Nouvelle déception en Chine

Mis à jour le: 28/01/2016 par Chaguir Mandjee

En Chine, les indices PMI manufacturiers ont atteint un point bas depuis 2009 en septembre à 47,0. Cette nouvelle baisse concerne toutes les composantes de l’indice avec un ralentissement de la production, de l’emploi et des nouvelles commandes autant sur le marché domestique qu’à l’exportation. Malgré les mesures prises par les autorités (relance budgétaire et monétaire), l’activité peine à se stabiliser. Tant qu’un point bas n’aura pas été touché, il sera difficile pour le reste du monde, et notamment les banques centrales, d’avoir une visibilité sur les conséquences pour leur propre économie.

En zone euro, la croissance résiste : les indices d’activité PMI européens ne montrent pas d’inflexion marquée (attendus en léger recul pour l’ensemble de la zone euro à 54,0 contre 54,3 points en août) contrairement aux PMI en Chine qui demeurent bien en-deçà des 50 points, seuil indiquant les points de retournement dans le cycle économique pour les 3 à 6 prochains mois.

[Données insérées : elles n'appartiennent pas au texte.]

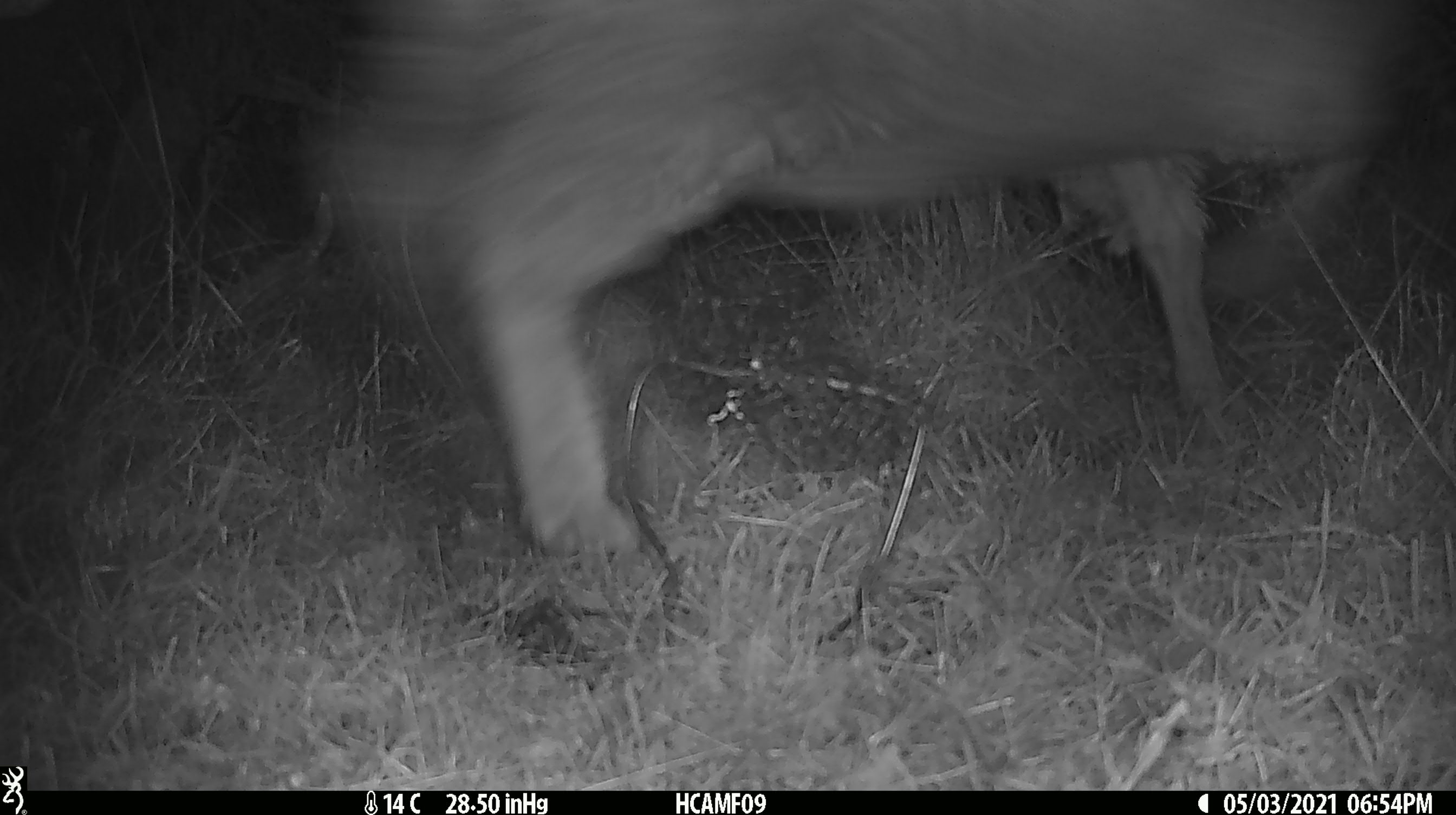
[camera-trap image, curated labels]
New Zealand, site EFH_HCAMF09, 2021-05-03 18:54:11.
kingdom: Animalia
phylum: Chordata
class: Mammalia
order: Artiodactyla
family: Bovidae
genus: Ovis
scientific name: Ovis aries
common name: domestic sheep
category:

La croissance en zone euro dispose de ressort de croissance lui permettant de compenser le ralentissement chinois notamment. D’ici fin 2015, les effets négatifs du ralentissement de la demande étrangère seront compensés par la robustesse de la dynamique interne des économies européennes, qui sera par ailleurs soutenue par la faiblesse des prix des matières premières. L’Allemagne devrait être particulièrement pénalisée en cette fin d’année, puisque ses exportations sont nettement dépendantes du marché domestique chinois.

En Grèce, le président réélu, Alexis Tsipras, a désigné des nouveaux ministres qui composeront le prochain gouvernement. Globalement, il y a eu peu de changement comparé au gouvernement précédent, ce qui montre qu’Alexis Tsipras a joué la carte de la stabilité, cherchant à rassurer les créanciers sur la mise en oeuvre des réformes du programme du troisième plan d’aide.

Dans ce contexte mitigé, les cours des matières premières resteront sous pression pesant négativement sur les anticipations d’inflation. Sans un signal rassurant en provenance de Chine, il sera difficile pour la Fed d’amorcer son resserrement monétaire, ce qui permettra aux banques centrales des pays émergents de ne pas avoir à remonter leurs taux directeurs dans un contexte de ralentissement mais contraindra la BCE et la Banque du Japon à assouplir encore leur politique pour éviter une appréciation de leur devise, outil indispensable dans leur lutte contre la déflation.

Chaque déception en termes de statistiques nous éloigne donc d’une action de la Fed et, un nouveau report augmenterait les pressions haussières sur l’euro obligeant la BCE à réagir. Par conséquent, les taux souverains et les indices actions ne pourront pas reprendre leur tendance haussière sans une meilleure visibilité sur la Chine.